Domains enable Federated Governance (Data Mesh). Instead of IT managing 1,000 workspaces, you can group them into Domains (e.g., Finance, HR) and delegate “Domain Admin” rights to business users. As a result, departments can manage their own workspace creation and policies while still adhering to central tenant settings.

Tenant Settings apply globally (e.g., “Allow creating Fabric items”). Capacity Settings apply to the compute infrastructure (e.g., F64). Crucially, some tenant settings can be overridden at the Domain or Capacity level (delegation), allowing for granular control over features like Copilot or Export.

Avoid creating workspaces per user. Instead, align workspaces with Projects or Lifecycle Stages (e.g., “Sales_Dev”, “Sales_Prod”). Furthermore, separate data workspaces (Lakehouses) from reporting workspaces (Power BI Apps) to implement a “Golden Dataset” architecture with stricter security on the data layer.

Workspace Identity is a Managed Identity feature. It allows the workspace itself to authenticate against trusted Azure services (like ADLS Gen2 or Key Vault) without relying on a specific user’s credentials. Therefore, pipelines keep running reliably even if the creator leaves the organization.

“My Workspace” is a sandbox for every user. However, it cannot be assigned to a Fabric Capacity (unless it’s a Trial) and lacks collaborative features. Therefore, in an enterprise governance strategy, you should strictly discourage using My Workspace for any production content.

Fabric has four roles: Admin (Full control, including deleting workspace), Member (Can create/edit items and share), Contributor (Can create/edit items but cannot share), and Viewer (Read-only access to reports). Warning: Viewers may still query underlying data via SQL Endpoints if workspace settings allow.

Workspace Roles apply to all items in a workspace. In contrast, Item-Level Sharing allows you to grant access to a single report or Lakehouse to a user without adding them to the workspace.
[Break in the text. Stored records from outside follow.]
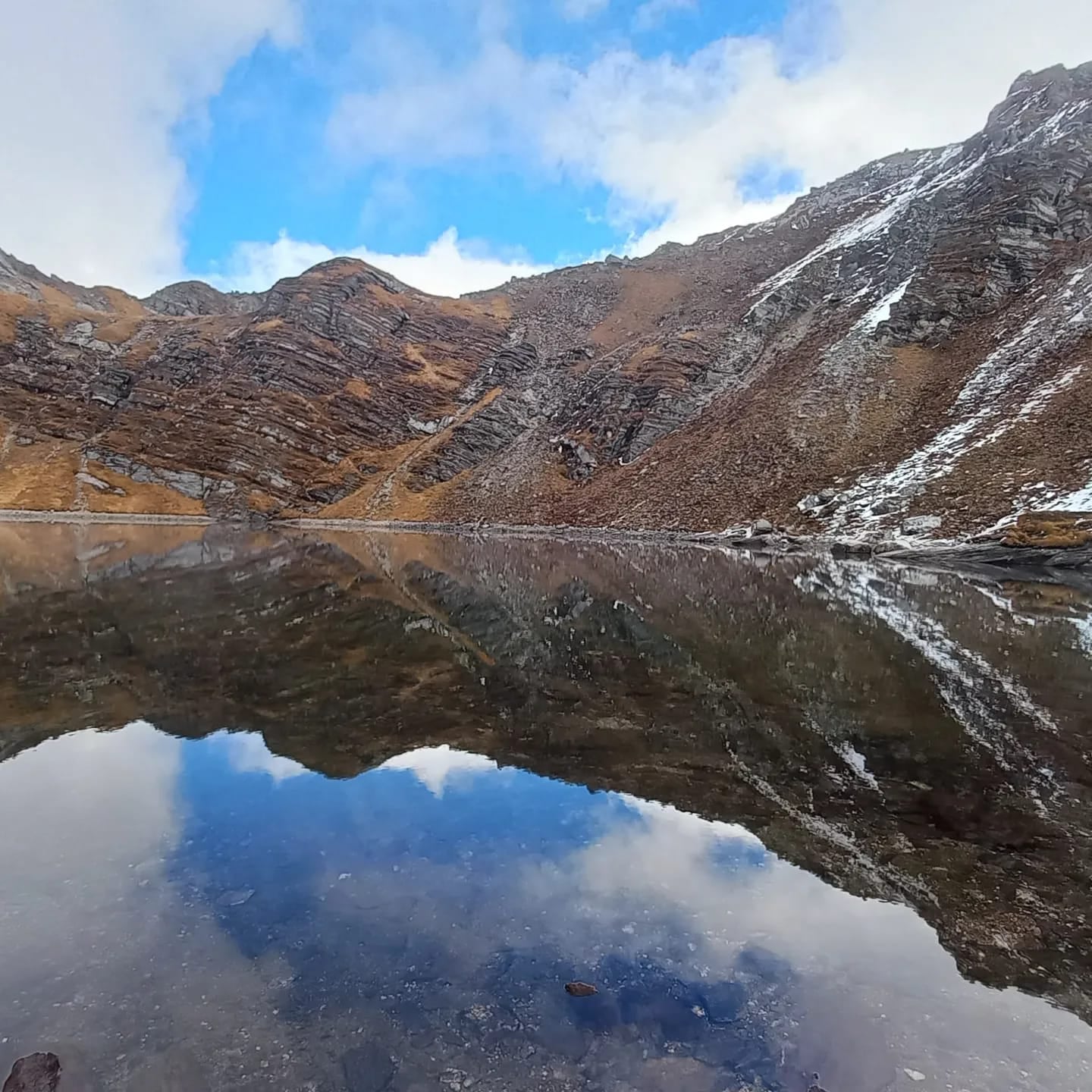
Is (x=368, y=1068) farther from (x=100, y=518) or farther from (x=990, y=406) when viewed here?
(x=100, y=518)

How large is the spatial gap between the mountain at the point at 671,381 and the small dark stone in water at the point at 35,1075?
197ft

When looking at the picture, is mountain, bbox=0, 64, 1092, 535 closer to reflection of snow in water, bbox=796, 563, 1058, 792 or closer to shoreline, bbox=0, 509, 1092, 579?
shoreline, bbox=0, 509, 1092, 579

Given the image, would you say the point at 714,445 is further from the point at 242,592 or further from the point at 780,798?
the point at 780,798

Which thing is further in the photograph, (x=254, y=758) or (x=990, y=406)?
(x=990, y=406)

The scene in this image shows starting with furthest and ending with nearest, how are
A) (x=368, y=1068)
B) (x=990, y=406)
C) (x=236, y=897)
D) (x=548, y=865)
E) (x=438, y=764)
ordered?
(x=990, y=406), (x=438, y=764), (x=548, y=865), (x=236, y=897), (x=368, y=1068)

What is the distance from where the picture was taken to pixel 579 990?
7.22 m

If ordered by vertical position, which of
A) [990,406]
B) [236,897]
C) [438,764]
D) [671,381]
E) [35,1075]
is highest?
[671,381]

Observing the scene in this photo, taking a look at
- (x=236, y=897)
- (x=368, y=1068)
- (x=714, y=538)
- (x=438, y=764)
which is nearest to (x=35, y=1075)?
(x=368, y=1068)

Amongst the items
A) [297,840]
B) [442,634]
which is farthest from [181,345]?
[297,840]

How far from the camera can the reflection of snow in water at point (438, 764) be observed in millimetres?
13000

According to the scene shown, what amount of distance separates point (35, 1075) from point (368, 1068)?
2623mm

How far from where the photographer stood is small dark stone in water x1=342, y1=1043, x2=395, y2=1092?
597 centimetres

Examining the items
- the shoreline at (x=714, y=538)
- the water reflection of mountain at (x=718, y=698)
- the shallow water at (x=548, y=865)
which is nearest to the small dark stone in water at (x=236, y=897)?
the shallow water at (x=548, y=865)

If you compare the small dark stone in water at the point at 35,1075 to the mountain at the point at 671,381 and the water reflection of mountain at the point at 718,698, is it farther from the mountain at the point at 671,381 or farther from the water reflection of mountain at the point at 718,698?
the mountain at the point at 671,381
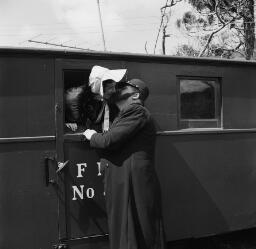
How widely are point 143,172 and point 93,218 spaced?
0.75 m

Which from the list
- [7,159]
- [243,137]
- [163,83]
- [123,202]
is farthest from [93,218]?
[243,137]

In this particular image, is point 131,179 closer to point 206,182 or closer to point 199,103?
Result: point 206,182

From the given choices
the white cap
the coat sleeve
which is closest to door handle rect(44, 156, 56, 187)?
the coat sleeve

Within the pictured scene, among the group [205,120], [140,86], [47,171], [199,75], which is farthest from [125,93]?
[205,120]

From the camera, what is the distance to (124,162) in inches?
154

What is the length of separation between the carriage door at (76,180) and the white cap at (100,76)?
20cm

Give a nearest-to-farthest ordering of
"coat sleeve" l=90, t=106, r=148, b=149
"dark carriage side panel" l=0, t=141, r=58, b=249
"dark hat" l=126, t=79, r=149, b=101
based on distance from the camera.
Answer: "coat sleeve" l=90, t=106, r=148, b=149
"dark carriage side panel" l=0, t=141, r=58, b=249
"dark hat" l=126, t=79, r=149, b=101

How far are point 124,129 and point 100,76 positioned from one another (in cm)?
55

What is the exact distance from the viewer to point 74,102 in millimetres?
4262

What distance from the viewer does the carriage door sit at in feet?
13.6

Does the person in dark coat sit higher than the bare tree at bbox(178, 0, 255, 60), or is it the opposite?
the bare tree at bbox(178, 0, 255, 60)

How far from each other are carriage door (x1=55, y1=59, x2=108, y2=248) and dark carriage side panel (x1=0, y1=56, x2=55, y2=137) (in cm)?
8

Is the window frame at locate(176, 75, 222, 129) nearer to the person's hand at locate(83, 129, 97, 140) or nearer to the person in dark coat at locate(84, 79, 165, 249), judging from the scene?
the person in dark coat at locate(84, 79, 165, 249)

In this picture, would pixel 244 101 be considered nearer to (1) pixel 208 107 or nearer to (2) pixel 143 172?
(1) pixel 208 107
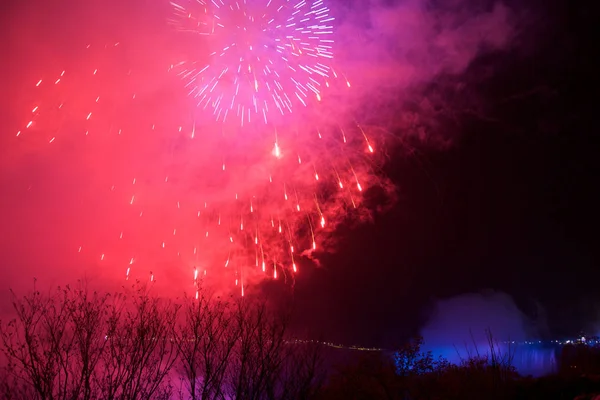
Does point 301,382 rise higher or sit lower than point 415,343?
lower

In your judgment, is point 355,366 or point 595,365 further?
point 595,365

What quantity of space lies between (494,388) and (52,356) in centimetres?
1731

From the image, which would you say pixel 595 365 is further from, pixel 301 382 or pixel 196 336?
pixel 196 336

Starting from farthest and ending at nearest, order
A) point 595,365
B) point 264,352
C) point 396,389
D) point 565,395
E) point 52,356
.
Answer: point 595,365 → point 396,389 → point 565,395 → point 264,352 → point 52,356

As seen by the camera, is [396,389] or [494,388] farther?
[396,389]

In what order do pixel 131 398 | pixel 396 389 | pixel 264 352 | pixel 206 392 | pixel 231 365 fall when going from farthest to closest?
pixel 396 389 → pixel 231 365 → pixel 264 352 → pixel 206 392 → pixel 131 398

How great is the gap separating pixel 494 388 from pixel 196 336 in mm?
12886

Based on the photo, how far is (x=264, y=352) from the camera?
62.6 ft

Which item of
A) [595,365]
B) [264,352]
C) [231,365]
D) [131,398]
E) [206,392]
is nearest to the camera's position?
[131,398]

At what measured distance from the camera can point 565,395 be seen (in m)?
25.2

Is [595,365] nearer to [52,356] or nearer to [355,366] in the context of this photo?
[355,366]

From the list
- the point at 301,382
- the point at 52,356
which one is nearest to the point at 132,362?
the point at 52,356

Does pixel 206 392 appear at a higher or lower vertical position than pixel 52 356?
lower

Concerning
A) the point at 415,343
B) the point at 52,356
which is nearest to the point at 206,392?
the point at 52,356
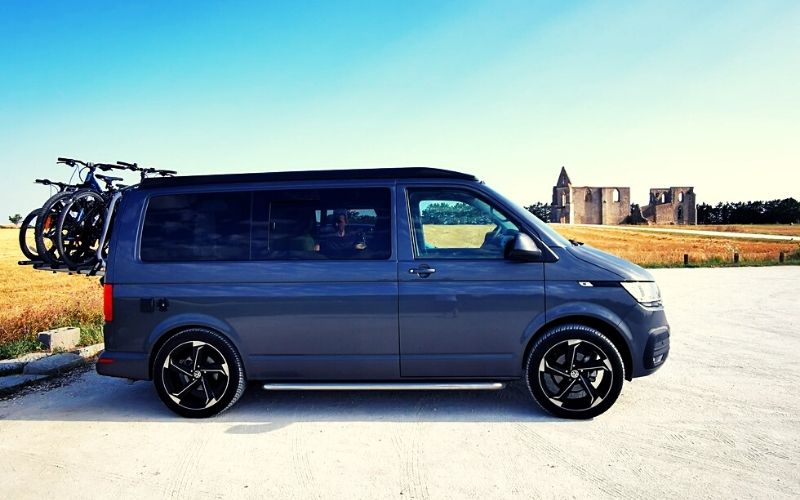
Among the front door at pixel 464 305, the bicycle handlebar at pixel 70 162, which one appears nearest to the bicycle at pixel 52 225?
the bicycle handlebar at pixel 70 162

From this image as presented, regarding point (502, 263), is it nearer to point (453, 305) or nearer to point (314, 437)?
point (453, 305)

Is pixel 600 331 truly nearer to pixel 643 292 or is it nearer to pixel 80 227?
pixel 643 292

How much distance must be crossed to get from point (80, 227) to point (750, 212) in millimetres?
96879

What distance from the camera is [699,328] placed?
743cm

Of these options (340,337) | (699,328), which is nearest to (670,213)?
(699,328)

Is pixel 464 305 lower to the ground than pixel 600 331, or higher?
higher

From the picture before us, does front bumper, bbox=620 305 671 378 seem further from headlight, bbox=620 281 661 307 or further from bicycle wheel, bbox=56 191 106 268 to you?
bicycle wheel, bbox=56 191 106 268

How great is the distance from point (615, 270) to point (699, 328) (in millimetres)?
4390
Consequently, this adheres to the Principle of Least Privilege.

A common misconception is that “Viewer” only sees reports. However, if the workspace setting “Users can view artifacts” is enabled, Viewers can also connect to the SQL Endpoint of a Lakehouse and query tables. To prevent this, you must secure the SQL Endpoint explicitly using SQL DENY commands or OneLake roles.
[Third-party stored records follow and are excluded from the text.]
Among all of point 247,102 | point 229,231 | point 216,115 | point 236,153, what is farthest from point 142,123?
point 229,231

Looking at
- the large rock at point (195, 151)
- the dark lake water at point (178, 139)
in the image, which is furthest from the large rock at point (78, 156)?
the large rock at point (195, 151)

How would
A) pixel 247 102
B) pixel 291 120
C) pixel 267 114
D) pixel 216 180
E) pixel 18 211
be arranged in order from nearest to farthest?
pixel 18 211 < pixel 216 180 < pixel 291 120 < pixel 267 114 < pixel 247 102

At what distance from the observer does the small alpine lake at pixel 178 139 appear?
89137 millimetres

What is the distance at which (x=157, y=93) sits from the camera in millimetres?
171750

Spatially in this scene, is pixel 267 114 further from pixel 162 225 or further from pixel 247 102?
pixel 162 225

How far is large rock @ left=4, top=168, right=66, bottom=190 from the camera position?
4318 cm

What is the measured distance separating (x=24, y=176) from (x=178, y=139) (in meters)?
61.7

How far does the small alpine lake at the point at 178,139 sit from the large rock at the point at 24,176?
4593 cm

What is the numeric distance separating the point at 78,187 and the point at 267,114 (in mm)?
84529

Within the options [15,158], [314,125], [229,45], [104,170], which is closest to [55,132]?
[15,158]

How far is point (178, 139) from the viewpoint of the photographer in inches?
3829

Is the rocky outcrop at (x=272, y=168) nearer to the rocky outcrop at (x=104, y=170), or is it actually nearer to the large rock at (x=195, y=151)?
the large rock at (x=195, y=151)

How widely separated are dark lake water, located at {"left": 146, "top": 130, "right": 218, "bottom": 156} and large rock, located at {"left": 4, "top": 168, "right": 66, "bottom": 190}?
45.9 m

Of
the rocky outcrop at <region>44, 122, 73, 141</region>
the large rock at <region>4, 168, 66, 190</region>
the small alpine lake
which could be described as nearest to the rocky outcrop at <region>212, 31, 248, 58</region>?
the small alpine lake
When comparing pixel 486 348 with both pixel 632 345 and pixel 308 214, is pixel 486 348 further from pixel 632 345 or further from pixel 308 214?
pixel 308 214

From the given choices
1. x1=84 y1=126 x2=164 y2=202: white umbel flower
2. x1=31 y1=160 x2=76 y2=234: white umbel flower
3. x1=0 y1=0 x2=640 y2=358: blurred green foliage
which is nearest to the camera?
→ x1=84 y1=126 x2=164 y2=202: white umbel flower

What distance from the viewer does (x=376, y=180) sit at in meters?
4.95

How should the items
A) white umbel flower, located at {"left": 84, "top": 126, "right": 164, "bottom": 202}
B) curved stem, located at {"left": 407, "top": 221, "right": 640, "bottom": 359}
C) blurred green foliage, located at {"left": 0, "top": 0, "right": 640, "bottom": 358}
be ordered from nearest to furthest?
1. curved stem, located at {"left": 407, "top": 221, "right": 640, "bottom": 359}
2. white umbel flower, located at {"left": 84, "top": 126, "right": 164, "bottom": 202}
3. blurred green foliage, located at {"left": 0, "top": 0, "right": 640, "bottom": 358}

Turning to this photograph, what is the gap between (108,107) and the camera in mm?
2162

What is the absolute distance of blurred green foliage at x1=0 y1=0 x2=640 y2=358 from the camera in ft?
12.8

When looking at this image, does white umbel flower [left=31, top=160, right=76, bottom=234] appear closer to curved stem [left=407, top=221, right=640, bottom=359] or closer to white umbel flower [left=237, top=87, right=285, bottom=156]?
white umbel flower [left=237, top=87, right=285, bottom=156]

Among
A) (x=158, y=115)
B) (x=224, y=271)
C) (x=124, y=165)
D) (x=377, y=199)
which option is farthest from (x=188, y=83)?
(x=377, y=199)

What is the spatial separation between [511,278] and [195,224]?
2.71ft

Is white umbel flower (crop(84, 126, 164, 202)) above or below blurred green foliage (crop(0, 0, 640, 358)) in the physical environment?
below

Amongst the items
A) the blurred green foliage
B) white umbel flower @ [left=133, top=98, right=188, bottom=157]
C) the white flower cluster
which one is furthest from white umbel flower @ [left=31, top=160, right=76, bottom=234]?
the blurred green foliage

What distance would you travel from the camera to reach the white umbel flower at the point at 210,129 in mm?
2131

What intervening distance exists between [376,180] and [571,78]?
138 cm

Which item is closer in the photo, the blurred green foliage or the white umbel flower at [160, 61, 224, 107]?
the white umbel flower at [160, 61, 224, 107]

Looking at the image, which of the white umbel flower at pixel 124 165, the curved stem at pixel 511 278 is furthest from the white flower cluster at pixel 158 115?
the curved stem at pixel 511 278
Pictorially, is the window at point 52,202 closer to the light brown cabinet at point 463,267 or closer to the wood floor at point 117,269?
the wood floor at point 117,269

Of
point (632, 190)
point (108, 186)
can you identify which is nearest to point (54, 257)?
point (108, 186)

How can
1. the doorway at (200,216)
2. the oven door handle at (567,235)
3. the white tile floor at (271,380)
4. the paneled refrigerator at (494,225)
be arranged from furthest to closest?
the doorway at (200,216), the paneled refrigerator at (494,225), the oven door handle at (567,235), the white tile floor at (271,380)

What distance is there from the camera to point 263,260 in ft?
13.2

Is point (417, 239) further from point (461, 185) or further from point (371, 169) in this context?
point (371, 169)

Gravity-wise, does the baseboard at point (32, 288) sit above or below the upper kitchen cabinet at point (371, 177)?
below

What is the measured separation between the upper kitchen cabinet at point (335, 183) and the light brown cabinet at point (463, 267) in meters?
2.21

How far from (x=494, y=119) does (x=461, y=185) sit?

This is a feature enabling Folder-Level Security. You can define roles (e.g., “Finance_Read”) within a Lakehouse and assign permissions to specific folders in OneLake. Consequently, both Spark and T-SQL engines honor these permissions, providing granular control previously only available in ADLS Gen2 ACLs.

Warehouse: Uses standard T-SQL Row-Level Security (RLS) policies. Lakehouse: Can define RLS in the SQL Endpoint, but Spark access bypasses SQL RLS. Therefore, for universal RLS, you must implement it at the OneLake Data Access Role level or within the consuming Semantic Model.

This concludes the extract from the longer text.